__DOCUMENT__.
Table 4: <mark>-related application.lastresult$ properties
markname	The name of the mark last executed by the SSML processor before barge-in occurred or the end of audio playback occurred. If no mark was executed, this variable is undefined.
marktime	The number of milliseconds that elapsed since the last mark was executed by the SSML processor until barge-in occurred or the end of audio playback occurred. If no mark was executed, this variable is undefined.

When a <mark> is executed during the processing of a form item, the interpreter sets shadow variables, the names of which correspond to the properties of the application.lastresult$ object. The value of each shadow variable must be identical to the value of the corresponding application.lastresult$ property.

The following example establishes marks at the beginning and at the end of an advertisement. In the <filled>, the code checks which mark, if any, was last executed when bargein occurred. If the "ad_start" mark is executed but "ad_end" is not, the code checks that at least 5 seconds of the advertisement has been played and sets the played_ad variable appropriately.

<?xml version="1.0" encoding="UTF-8"?>
<vxml xmlns="http://www.w3.org/2001/vxml" 
  version="2.1">

  <var name="played_ad" expr="false"/>

  <form>   
    <field name="team">
      <prompt>
        <mark name="ad_start"/>
        Baseball scores brought to you by Elephant Peanuts.
        There's nothing like the taste of fresh roasted peanuts.
        Elephant Peanuts. Ask for them by name.
        <mark name="ad_end"/>
        <break time="500ms"/>
        Say the name of a team. For example, say Boston Red Sox.
      </prompt>
  
      <grammar type="application/srgs+xml" src="teams.grxml"/>
  
      <filled>
        <if cond="typeof(team$.markname) == 'string' &amp;&amp; 
           (team$.markname=='ad_end' || 
           (team$.markname=='ad_start' &amp;&amp; 
              team$.marktime &gt;= 5000))">
          <assign name="played_ad" expr="true"/>
        <else/>
          <assign name="played_ad" expr="false"/>
        </if>
      </filled>
  
    </field>
  </form>   

</vxml>

5 Using <data> to Fetch XML Without Requiring a Dialog Transition

The <data> element allows a VoiceXML application to fetch arbitrary XML data from a document server without transitioning to a new VoiceXML document. The XML data fetched by the <data> element is bound to ECMAScript through the named variable that exposes a read-only subset of the W3C Document Object Model (DOM).

Attributes of <data> are:

Table 5: <data> Attributes
src	The URI specifying the location of the XML data to retrieve.
name	The name of the variable that exposes the DOM.
expr	Like src, except that the URI is dynamically determined by evaluating the given ECMAScript expression when the data needs to be fetched.
method	The request method: get (the default) or post.
namelist	The list of variables to submit. By default, no variables are submitted. If a namelist is supplied, it may contain individual variable references which are submitted with the same qualification used in the namelist. Declared VoiceXML and ECMAScript variables can be referenced.

__GIVEN DATA__.
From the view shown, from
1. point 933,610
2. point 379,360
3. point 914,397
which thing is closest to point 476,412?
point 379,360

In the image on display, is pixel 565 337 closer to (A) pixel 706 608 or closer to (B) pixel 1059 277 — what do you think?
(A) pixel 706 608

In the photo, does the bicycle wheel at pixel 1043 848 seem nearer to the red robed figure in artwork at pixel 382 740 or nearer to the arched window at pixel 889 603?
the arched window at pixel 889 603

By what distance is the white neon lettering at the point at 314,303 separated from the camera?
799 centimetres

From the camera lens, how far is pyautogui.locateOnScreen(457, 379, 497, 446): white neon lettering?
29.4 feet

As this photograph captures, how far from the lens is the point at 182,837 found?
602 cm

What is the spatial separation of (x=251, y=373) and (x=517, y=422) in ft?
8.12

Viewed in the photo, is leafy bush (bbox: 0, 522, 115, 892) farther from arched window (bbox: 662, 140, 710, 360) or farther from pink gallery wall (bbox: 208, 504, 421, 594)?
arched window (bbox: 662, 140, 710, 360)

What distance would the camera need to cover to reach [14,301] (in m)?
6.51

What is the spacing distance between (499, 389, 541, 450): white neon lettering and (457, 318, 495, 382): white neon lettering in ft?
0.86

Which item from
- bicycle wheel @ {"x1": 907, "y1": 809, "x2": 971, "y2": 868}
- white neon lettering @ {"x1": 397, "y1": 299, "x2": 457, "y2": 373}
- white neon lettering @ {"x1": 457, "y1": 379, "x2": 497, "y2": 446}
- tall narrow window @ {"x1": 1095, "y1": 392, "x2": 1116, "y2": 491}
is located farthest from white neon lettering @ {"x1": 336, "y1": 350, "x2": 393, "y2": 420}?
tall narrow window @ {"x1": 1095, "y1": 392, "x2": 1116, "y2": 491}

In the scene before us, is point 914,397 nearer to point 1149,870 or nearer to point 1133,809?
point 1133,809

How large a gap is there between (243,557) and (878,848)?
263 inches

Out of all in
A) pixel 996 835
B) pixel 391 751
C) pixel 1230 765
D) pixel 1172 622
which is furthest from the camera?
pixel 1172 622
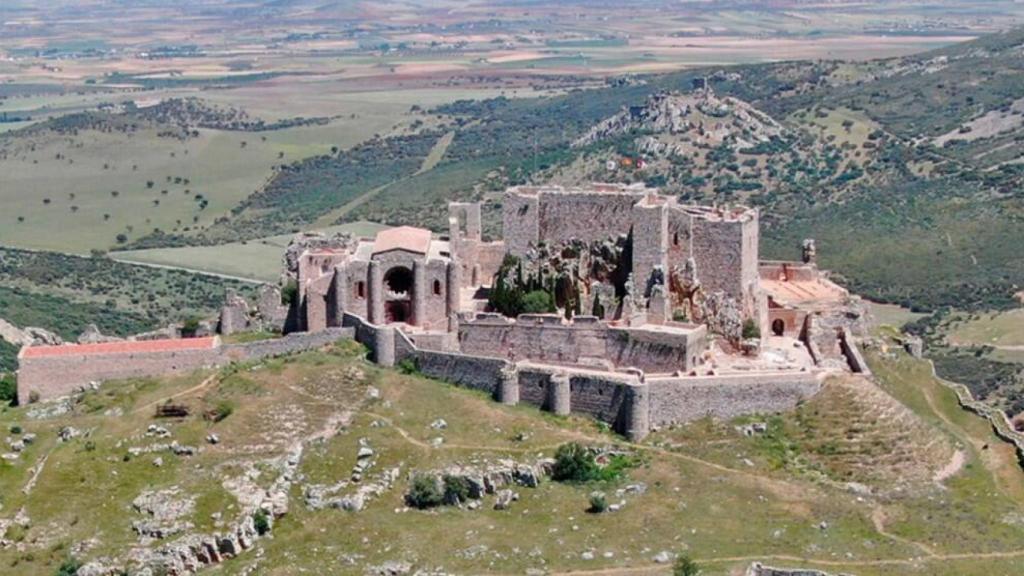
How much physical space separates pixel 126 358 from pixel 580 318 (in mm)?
15308

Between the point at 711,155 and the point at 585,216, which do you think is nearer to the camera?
the point at 585,216

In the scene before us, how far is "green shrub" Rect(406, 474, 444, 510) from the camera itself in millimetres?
50844

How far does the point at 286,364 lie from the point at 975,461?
22.0 m

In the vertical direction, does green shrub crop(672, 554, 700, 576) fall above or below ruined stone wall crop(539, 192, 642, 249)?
below

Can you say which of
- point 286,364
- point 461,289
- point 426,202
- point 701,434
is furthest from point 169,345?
point 426,202

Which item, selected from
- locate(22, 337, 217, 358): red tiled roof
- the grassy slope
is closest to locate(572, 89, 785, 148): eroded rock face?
locate(22, 337, 217, 358): red tiled roof

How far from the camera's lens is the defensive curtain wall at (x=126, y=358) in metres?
59.9

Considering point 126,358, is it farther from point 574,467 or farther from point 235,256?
point 235,256

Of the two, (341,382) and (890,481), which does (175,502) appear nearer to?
(341,382)

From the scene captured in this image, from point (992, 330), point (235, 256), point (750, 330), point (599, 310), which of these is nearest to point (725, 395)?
point (750, 330)

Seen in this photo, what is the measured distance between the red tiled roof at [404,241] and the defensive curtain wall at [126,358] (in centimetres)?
340

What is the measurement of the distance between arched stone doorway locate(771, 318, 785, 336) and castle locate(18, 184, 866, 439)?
0.25 ft

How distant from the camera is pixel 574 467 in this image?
51875 mm

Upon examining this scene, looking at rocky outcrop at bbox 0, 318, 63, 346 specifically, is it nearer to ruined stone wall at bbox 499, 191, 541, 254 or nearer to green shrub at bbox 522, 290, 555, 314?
ruined stone wall at bbox 499, 191, 541, 254
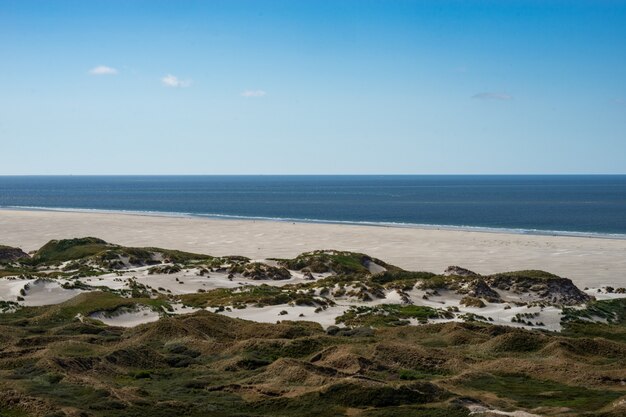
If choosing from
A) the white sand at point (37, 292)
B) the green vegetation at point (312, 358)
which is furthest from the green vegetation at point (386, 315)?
the white sand at point (37, 292)

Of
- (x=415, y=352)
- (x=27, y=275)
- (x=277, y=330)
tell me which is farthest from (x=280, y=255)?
(x=415, y=352)

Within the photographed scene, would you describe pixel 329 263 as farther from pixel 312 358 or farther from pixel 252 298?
pixel 312 358

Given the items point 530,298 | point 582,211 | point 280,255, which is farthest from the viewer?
point 582,211

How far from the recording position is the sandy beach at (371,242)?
81.1 m

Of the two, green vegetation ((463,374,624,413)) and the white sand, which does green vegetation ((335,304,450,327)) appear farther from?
the white sand

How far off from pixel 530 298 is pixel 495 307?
5552mm

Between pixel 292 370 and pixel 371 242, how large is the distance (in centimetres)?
7713

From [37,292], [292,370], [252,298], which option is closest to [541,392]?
[292,370]

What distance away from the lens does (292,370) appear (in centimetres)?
2995

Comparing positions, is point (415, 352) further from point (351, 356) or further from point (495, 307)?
point (495, 307)

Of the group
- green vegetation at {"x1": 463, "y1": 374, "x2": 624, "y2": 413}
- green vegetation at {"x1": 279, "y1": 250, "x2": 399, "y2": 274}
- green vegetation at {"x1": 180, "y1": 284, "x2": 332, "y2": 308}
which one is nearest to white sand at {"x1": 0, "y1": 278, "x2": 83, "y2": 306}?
green vegetation at {"x1": 180, "y1": 284, "x2": 332, "y2": 308}

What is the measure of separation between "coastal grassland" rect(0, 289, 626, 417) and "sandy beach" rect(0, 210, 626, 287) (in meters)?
33.8

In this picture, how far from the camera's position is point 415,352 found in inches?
1344

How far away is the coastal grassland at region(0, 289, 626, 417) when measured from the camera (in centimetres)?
2541
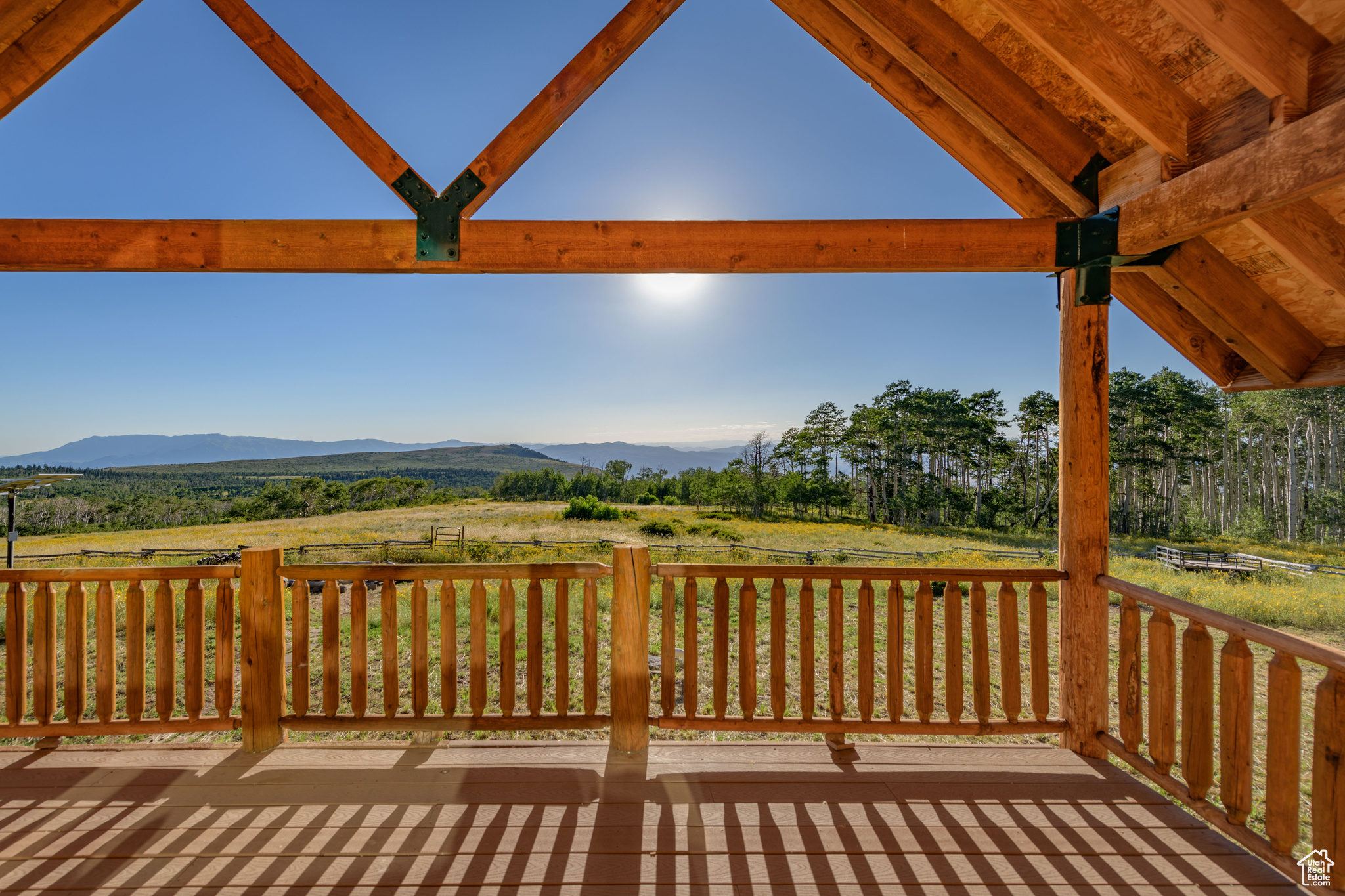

__PROBLEMS TO SOLVE__.
1 - Collect every line of the records that contains the word "does".
2 - Continue the VoiceXML text after its last sentence.
The text and the records come from unrelated sources.

__TASK-BY-TASK OUTPUTS__.
1 -
In the photo, does the bicycle wheel at pixel 1043 848 seem nearer to the red robed figure in artwork at pixel 382 740 or nearer to the arched window at pixel 889 603?
How far does the point at 286,364 lie from the point at 975,461?
In the vertical direction, does green shrub crop(672, 554, 700, 576) fall above or below ruined stone wall crop(539, 192, 642, 249)?
Of the two, (341,382) and (890,481), which does (175,502) appear nearer to?
Of the two, green vegetation ((463,374,624,413)) and the white sand, which does green vegetation ((335,304,450,327)) appear farther from?
What distance away from the lens does (292,370) appear (in centimetres)?

2 -
enctype	The media encoding type of the submitted document. The default is application/x-www-form-urlencoded. Interpreters must also support multipart/form-data and may support additional encoding types.
fetchaudio	See Section 6.1 of [VXML2].
fetchhint	See Section 6.1 of [VXML2].
fetchtimeout	See Section 6.1 of [VXML2].
maxage	See Section 6.1 of [VXML2].
maxstale	See Section 6.1 of [VXML2].

Exactly one of "src" or "expr" must be specified; otherwise, an error.badfetch event is thrown.

Platforms should support parsing the XML data into a DOM. If an implementation does not support DOM, the name attribute must not be set, and any retrieved content must be ignored by the interpreter. If the name attribute is present, these implementations will throw error.unsupported.data.name.

If the name attribute is present, the VoiceXML interpreter must expose the retrieved content via a read-only subset of the DOM as specified in Appendix D. If the content cannot be retrieved, the interpreter throws an error as specified for fetch failures in Section 5.2.6 of [VXML2]. If the retrieved content is not well-formed XML, the interpreter throws error.badfetch.

Like the <var> element, the <data> element can occur in executable content or as a child of <form> or <vxml>. In addition, it shares the same scoping rules as the <var> element. If a <data> element has the same name as a variable already declared in the same scope, the variable is assigned a reference to the DOM exposed by the <data> element.

If use of the DOM causes a DOMException to be thrown, but the DOMException is not caught by an ECMAScript catch handler, the VoiceXML interpreter throws error.semantic.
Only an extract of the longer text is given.